• [The task] Write out the records word for word, starting at the very beginning and ending with the line that contains "Young adult male". Leave the pictures out of your answer.

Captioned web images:
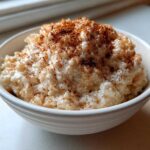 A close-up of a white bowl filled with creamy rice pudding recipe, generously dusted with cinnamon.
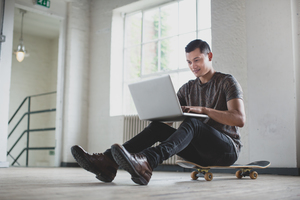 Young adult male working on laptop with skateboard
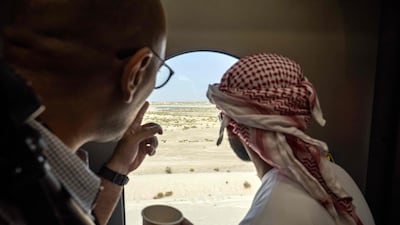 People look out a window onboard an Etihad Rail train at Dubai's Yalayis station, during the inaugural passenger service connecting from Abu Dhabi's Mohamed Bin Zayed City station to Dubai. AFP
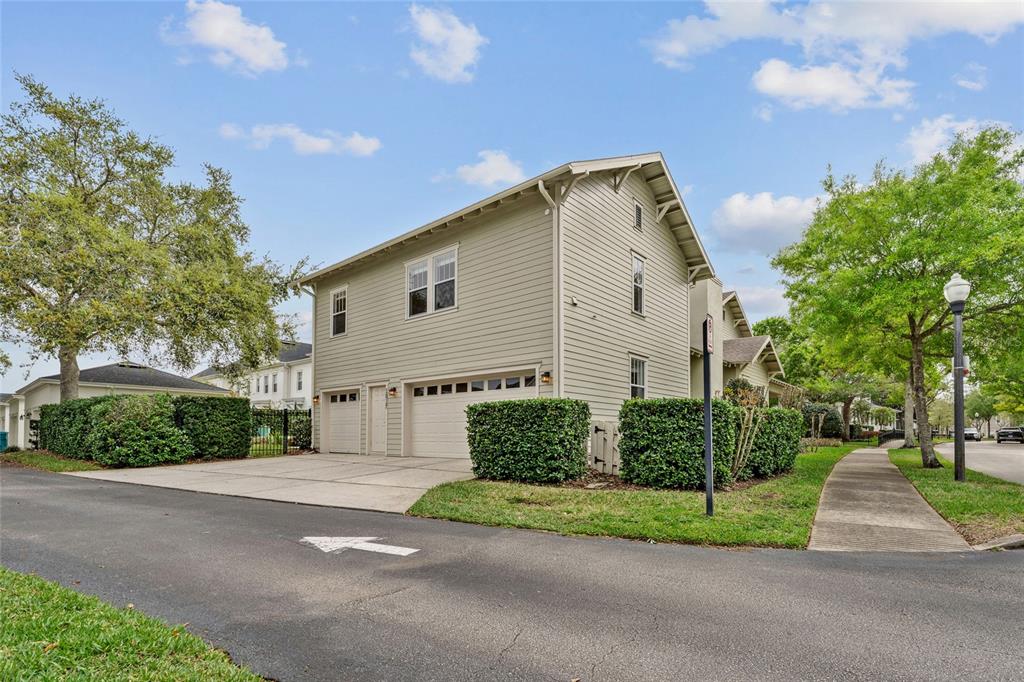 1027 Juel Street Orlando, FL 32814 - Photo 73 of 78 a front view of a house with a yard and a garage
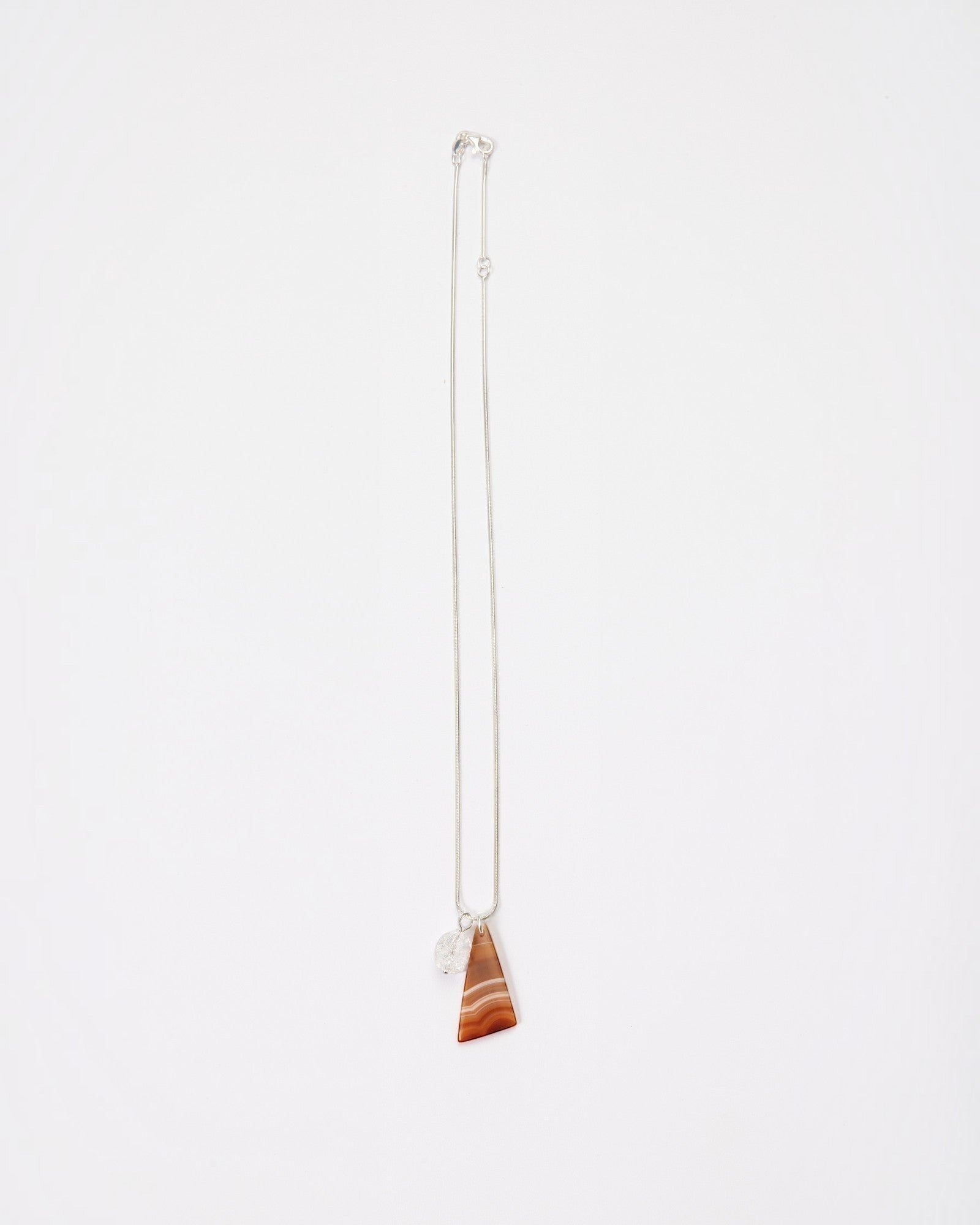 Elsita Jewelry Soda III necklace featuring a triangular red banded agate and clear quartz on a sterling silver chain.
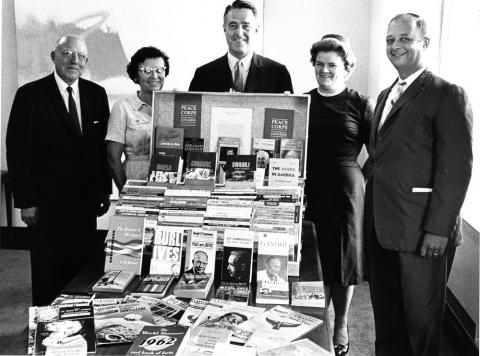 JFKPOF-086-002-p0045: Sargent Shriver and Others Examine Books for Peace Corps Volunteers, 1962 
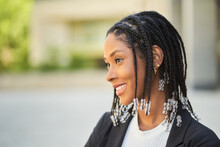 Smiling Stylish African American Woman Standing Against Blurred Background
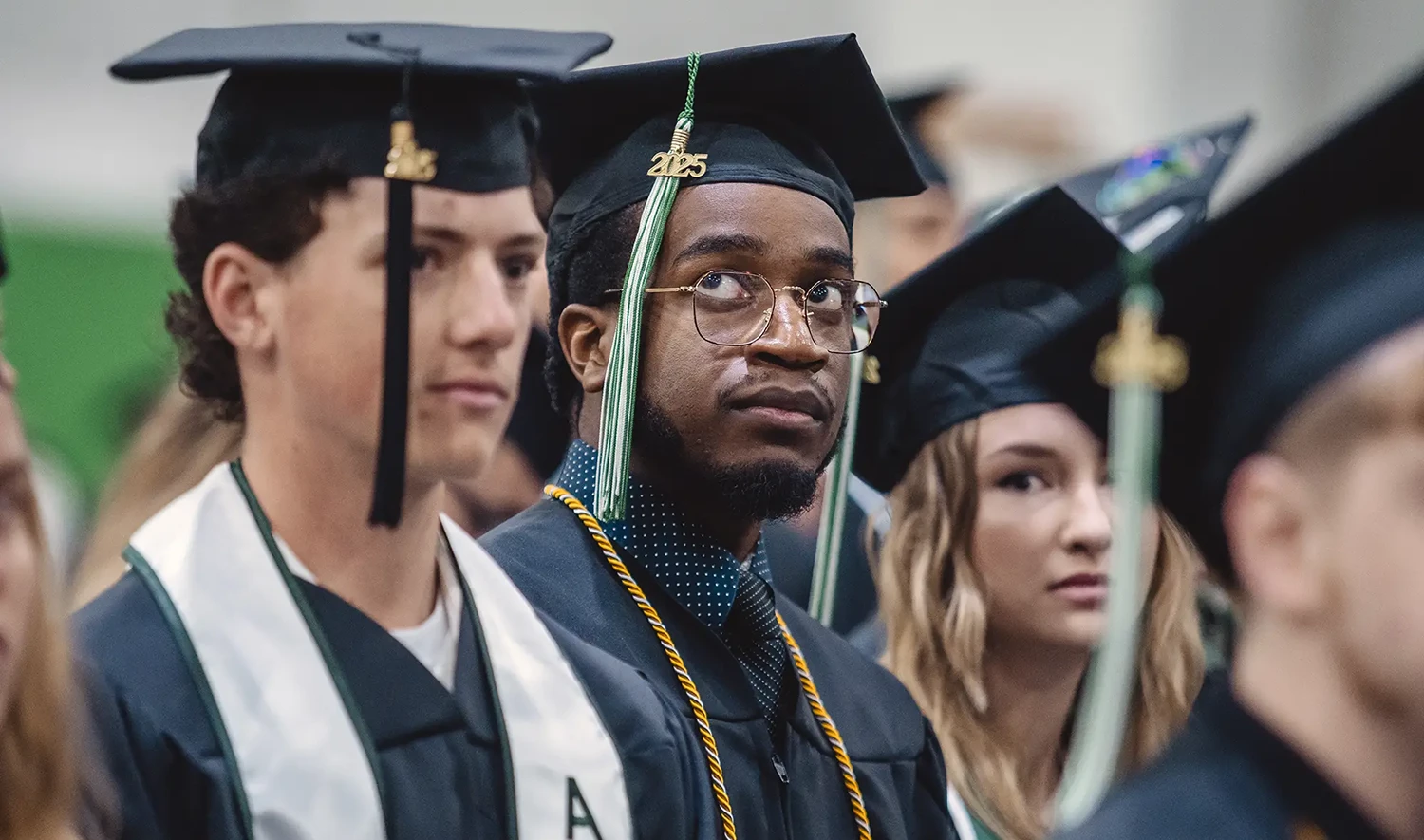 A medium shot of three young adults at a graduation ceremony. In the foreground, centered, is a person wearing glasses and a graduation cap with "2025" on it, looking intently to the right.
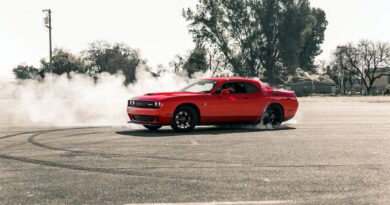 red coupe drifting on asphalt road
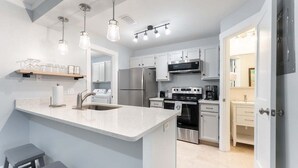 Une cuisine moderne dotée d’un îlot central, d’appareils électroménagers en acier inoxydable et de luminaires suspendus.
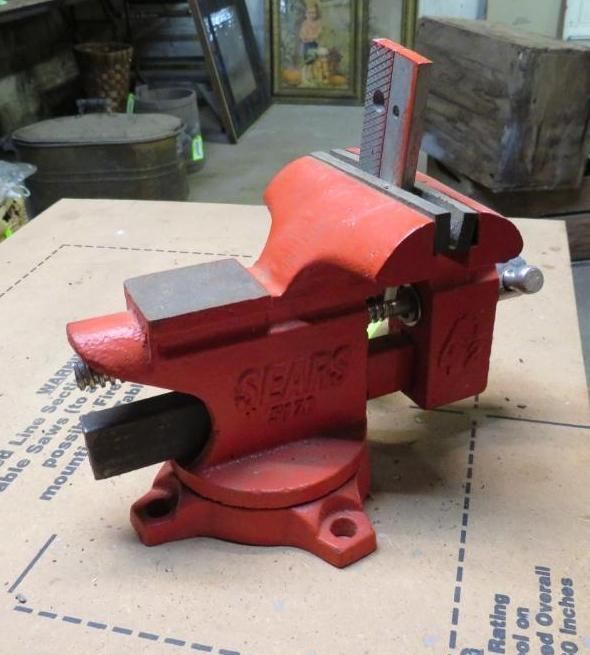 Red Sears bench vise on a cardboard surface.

• [Exercise response]
 A close-up of a white bowl filled with creamy rice pudding recipe, generously dusted with cinnamon.
 Young adult male working on laptop with skateboard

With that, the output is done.